Dans la première période, le rêve orientaliste est porté par les écrivains, les artistes et les architectes. Cette construction imaginaire peut s'exprimer pleinement sur le registre de l’altérité dans des villes mythiques comme Constantinople ou Le Caire. Elle se heurte à Alger aux résultats tangibles du processus colonial, avec ses destructions partielles et la réalisation d'une ville européenne qui s'ordonne logiquement sur les modèles de l'urbanisme français du XIXe siècle, initié par la rue de Rivoli sous Napoléon Ier. Les descriptions de Gustave Flaubert, Alphonse Daudet, Horace Vernet, Théodore Chasseriau, … témoignent de cette dualité entre ville coloniale et ville musulmane. Certains comme Théophile Gautier, Eugène Fromentin, Gustave Guillaumet, … fustigent les destructions et le ton devient franchement anticolonial chez Pierre Loti. Dans cette période, tous privilégient la valeur d'authenticité (et d'exotisme) de la ville haute, la médina, qui a gardé le nom des fortifications turques, la casbah, et qui est plus à même d'évoquer les contes de Shéhérazade et "Les mille et une nuits".
Au tournant des années 30 toutefois l’imagerie de cette partie de la ville bascule sensiblement et dévoile un univers cosmopolite, de trafic et de prostitution, illustré par les peintres Jacques Assus, Jean Launois, Etienne Bouchaud… Dans cette période le parallèle peut-être fait avec Marseille et sa vieille ville (le quartier du Panier) pareillement stigmatisée. Le film "Pépé le Moko", de Julien Duvivier, sorti en 1937, témoigne de cet imaginaire-là, qui met en scène un caïd de la pègre (Jean Gabin) réfugié dans la Casbah avec sa bande.
Dans la deuxième période l'imaginaire oscille entre cette dualité et une vision plus synthétique. C'est la période d'"Alger métropole", d'"Alger L'africaine", (Henry de Montherlant, Henri Bosco, …). Avec ses différentes versions du "plan Obus" pour la ville qu'il défend dans l'ouvrage Poésie sur Alger, Le Corbusier imagine durant les années 30 l'utopie d'un destin de métropole à l’unisson des qualités sublimes de son site. Mais sa vision positive de la Casbah ne se traduit pas pour autant en souhait de préservation patrimoniale intégrale.
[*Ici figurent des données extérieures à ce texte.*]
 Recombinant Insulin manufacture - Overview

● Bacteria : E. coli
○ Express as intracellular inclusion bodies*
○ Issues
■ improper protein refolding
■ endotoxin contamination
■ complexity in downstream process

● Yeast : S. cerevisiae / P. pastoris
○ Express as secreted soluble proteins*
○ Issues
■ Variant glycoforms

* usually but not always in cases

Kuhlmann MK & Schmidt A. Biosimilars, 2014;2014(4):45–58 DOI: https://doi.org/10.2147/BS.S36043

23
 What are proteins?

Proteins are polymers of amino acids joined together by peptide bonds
Il faut noter surtout comment la sensibilité méditerranéenne, latine et algérianiste (Robert Randeau, Jean Pomier, Albert Camus, …), se substitue alors à l'imagerie orientaliste. Cette inflexion des mythes identitaires est due à la volonté de certains de créer une convergence culturelle et spirituelle, une unité de destin pour les deux communautés. Paradoxalement les ruines de Tipasa servent mieux ce projet-là que l'espace urbain complexe et stratifié d'Alger où les traces d'Icosium (la fondation Romaine) se sont perdues.
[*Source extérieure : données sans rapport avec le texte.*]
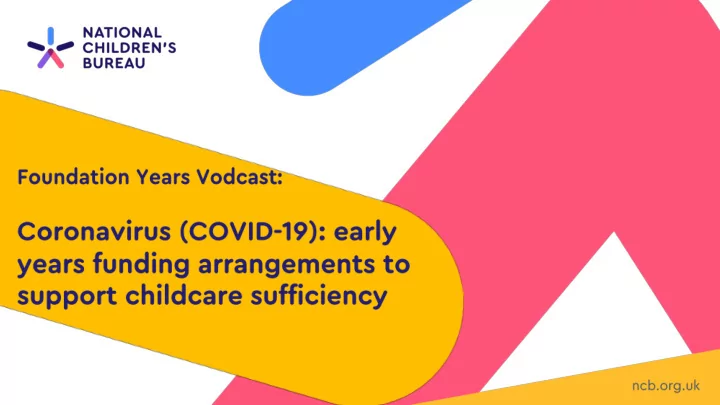 NATIONAL CHILDREN'S BUREAU

Foundation Years Vodcast:

Coronavirus (COVID-19): early years funding arrangements to support childcare sufficiency

ncb.org.uk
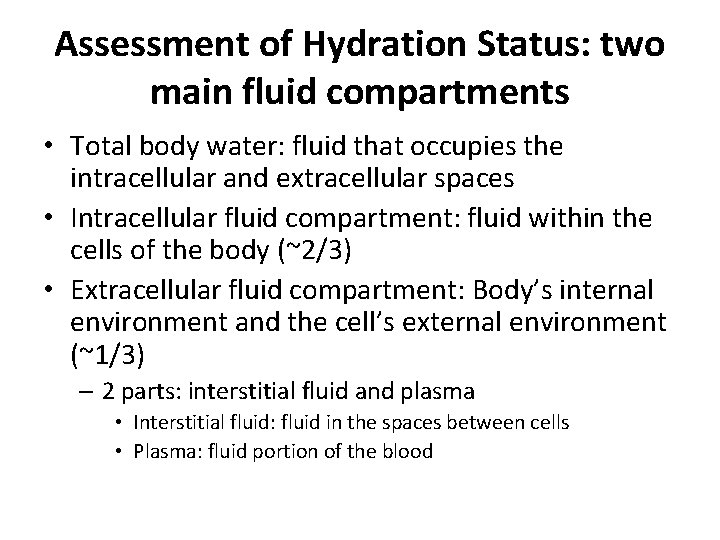 Assessment of Hydration Status: two main fluid compartments

• Total body water: fluid that occupies the intracellular and extracellular spaces
• Intracellular fluid compartment: fluid within the cells of the body (~2/3)
• Extracellular fluid compartment: Body's internal environment and the cell's external environment (~1/3)
– 2 parts: interstitial fluid and plasma
• Interstitial fluid: fluid in the spaces between cells
• Plasma: fluid portion of the blood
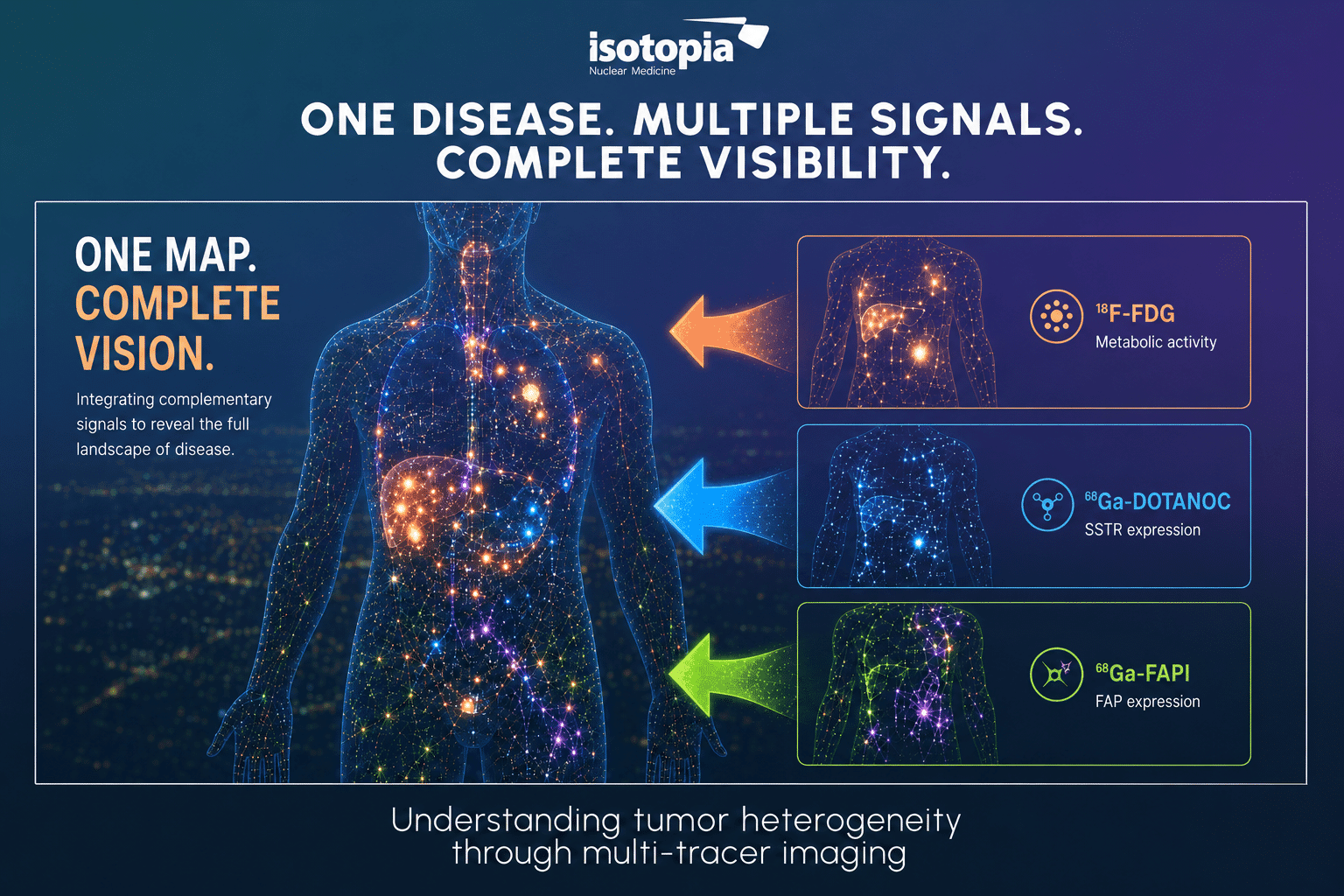 isotopia
Nuclear Medicine

ONE DISEASE. MULTIPLE SIGNALS. COMPLETE VISIBILITY.

ONE MAP.
COMPLETE VISION.

Integrating complementary signals to reveal the full landscape of disease.

$^{18}$F-FDG
Metabolic activity

$^{68}$Ga-DOTANOC
SSTR expression

$^{68}$Ga-FAPI
FAP expression

Understanding tumor heterogeneity through multi-tracer imaging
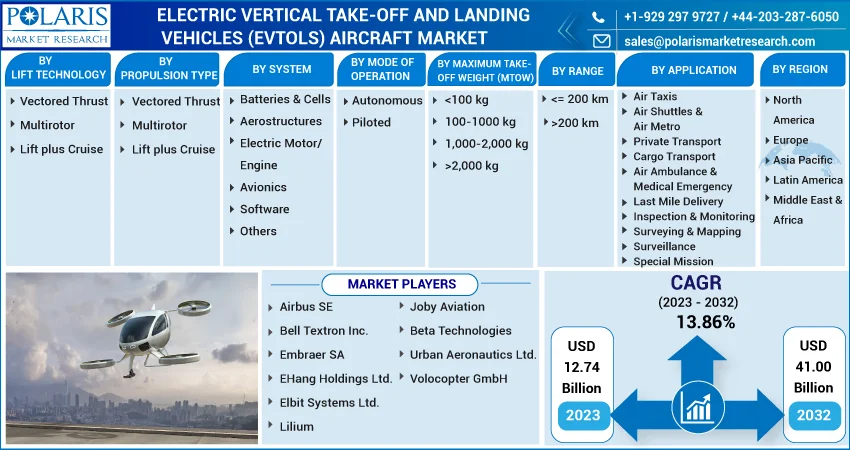 POLARIS
MARKET RESEARCH

ELECTRIC VERTICAL TAKE-OFF AND LANDING VEHICLES (EVTOLS) AIRCRAFT MARKET

+1-929 297 9727 / +44-203-287-6050
sales@polarismarketresearch.com

BY LIFT TECHNOLOGY
Vectored Thrust
Multirotor
Lift plus Cruise

BY PROPULSION TYPE
Vectored Thrust
Multirotor
Lift plus Cruise

BY SYSTEM
Batteries & Cells
Aerostructures
Electric Motor/ Engine
Avionics
Software
Others

BY MODE OF OPERATION
Autonomous
Piloted

BY MAXIMUM TAKE-OFF WEIGHT (MTOW)
<100 kg
100-1000 kg
1,000-2,000 kg
>2,000 kg

BY RANGE
<= 200 km
>200 km

BY APPLICATION
Air Taxis
Air Shuttles & Air Metro
Private Transport
Cargo Transport
Air Ambulance & Medical Emergency
Last Mile Delivery
Inspection & Monitoring
Surveying & Mapping
Surveillance
Special Mission

BY REGION
North America
Europe
Asia Pacific
Latin America
Middle East & Africa

MARKET PLAYERS
Airbus SE
Bell Textron Inc.
Embraer SA
EHang Holdings Ltd.
Elbit Systems Ltd.
Lilium
Joby Aviation
Beta Technologies
Urban Aeronautics Ltd.
Volocopter GmbH

CAGR
(2023 - 2032)
13.86%

USD 12.74 Billion
2023

USD 41.00 Billion
2032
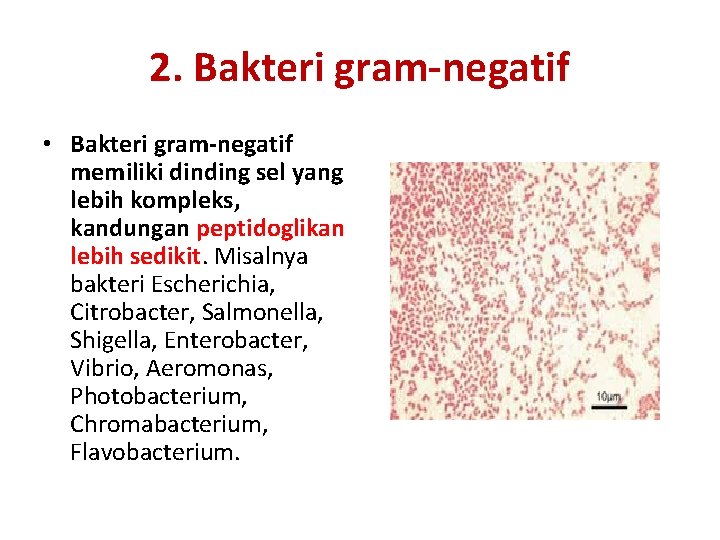 2. Bakteri gram-negatif

• Bakteri gram-negatif memiliki dinding sel yang lebih kompleks, kandungan peptidoglikan lebih sedikit. Misalnya bakteri Escherichia, Citrobacter, Salmonella, Shigella, Enterobacter, Vibrio, Aeromonas, Photobacterium, Chromabacterium, Flavobacterium.

10µm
Nul ne pouvait mieux illustrer le moment de "reconquête" et de reconstruction d'un imaginaire algérien conduit durant le dernier demi-siècle que le poète Momo (feu Himoud Brahimi), qui ouvre la première séquence du film par un de ses poèmes-hommages à la blanche citadelle, "el bahdja" et "el mahroussa".
Bibliographie succincte et indicative
- Siblot P., « La ville d’Alger dans quelques constructions de l’imaginaire français », in coll. Regards croisés – La ville de l’autre, Saint Gely du Fesc, ed. espaces 34, 1992.
- Deluz J.-J., Alger – Chronique urbaine, Paris, ed. Bouchène, 2001.
- Peltre Ch., « Entre Constantinople et Zanzibar, le nouvel Alger au miroir des voyages », in Cohen J.-L., Oulebsir N., Kanoun Y. (dir.), Alger – Paysage urbain et architectures, 1880 – 2000, Besançon, ed. de l’Imprimeur, 2003.
- Coll. (Jean-Lucien Bonillo, resp.), Actes de la XVIe Rencontre de la Fondation Le Corbusier, Le Corbusier et Alger, Paris, ed. de la Villette, 2012.